Some time had worn away, and she had repeated the substance of this speech in sundry forms to sundry persons, before Julian rejoined her. She had cast several rather preoccupied glances in his direction, when she became aware of him on the opposite side of the room, threading his way through the intervening groups in her direction, just as she was accosted by a rather distinguished-looking, elderly man.

“How do you do, Mrs. Romayne? They tell me that you have a grown-up son here, and I decline to believe it.”

He spoke in a pleasant, refined voice, marred, however, by all the affectation of the day, and with a tone about it as of a man absolutely secure of position and used to some amount of homage. He was a certain Lord Garstin, a distinguished figure in London society, rich, well-bred, and idle. He was troubled with no ideals. Fashionable women, with all the weaknesses which he knew quite well, were quite as high a type of woman as he thought possible; or, at least, desirable; and he had a considerable admiration for Mrs. Romayne as a very highly-finished and attractive specimen of the type he preferred.

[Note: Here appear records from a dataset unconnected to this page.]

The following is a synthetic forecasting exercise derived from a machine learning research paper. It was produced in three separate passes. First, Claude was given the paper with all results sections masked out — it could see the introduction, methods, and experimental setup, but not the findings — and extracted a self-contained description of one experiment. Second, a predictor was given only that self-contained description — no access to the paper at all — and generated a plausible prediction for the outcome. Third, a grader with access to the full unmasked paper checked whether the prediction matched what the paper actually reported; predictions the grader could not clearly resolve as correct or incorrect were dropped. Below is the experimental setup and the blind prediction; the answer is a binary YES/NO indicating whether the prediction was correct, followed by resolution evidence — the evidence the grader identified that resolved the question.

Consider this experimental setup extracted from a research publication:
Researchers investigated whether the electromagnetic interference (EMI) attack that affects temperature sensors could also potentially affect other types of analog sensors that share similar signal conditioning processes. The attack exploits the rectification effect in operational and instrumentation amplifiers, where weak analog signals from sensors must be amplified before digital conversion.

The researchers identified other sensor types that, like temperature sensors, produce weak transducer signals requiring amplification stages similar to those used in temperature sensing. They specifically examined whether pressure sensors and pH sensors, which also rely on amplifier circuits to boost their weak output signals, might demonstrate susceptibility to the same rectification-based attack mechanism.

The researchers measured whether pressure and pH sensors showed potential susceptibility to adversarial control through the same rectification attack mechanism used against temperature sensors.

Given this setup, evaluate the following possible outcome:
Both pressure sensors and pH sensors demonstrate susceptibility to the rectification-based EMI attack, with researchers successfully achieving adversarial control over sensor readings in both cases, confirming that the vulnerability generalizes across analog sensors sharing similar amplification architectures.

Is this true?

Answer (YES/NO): YES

She shook hands with him with a laugh, and a gathering together of her social resources, so to speak, which suggested that in her scheme of things he was a power whose suffrage was eminently desirable.

“It is true, notwithstanding,” she said brightly. “I am the proud possessor of a grown-up son, Lord Garstin; a very dear boy, I assure you. We are settling down in London together.”

“Is it possible?” was the answer, uttered with exaggerated incredulity. “And what are you going to do with him, may I ask?”

“He is reading for the bar——” began Mrs. Romayne; and then becoming aware that the subject of her words had by this time reached her side, she turned slightly, and laid her hand on Julian’s arm with a pretty gesture. “Here he is,” she said. “Let me introduce him. Julian, this is Lord Garstin. He has been kindly asking me about you.”

Julian knew all about Lord Garstin, and his tone and manner as he responded to his mother’s words were touched with a deference which made them, as his mother said to herself, “just what they ought to be.” The elder man looked him over with eyes which, as far as their vision extended, were as keen as eyes need be.

“A great many of your mother’s admirers will find it difficult to realise your existence,” he said pleasantly. “Though of course we have all heard of you. You are going to the bar, eh?”

Lord Garstin had a great following among smart young men, and the fact was rather a weakness of his. He liked to have young men about him; to be admired and imitated by them. His manner to Julian was characteristic of these tastes; free from condescension as superiority can only be when it is absolute and unassailable, and full of easy familiarity.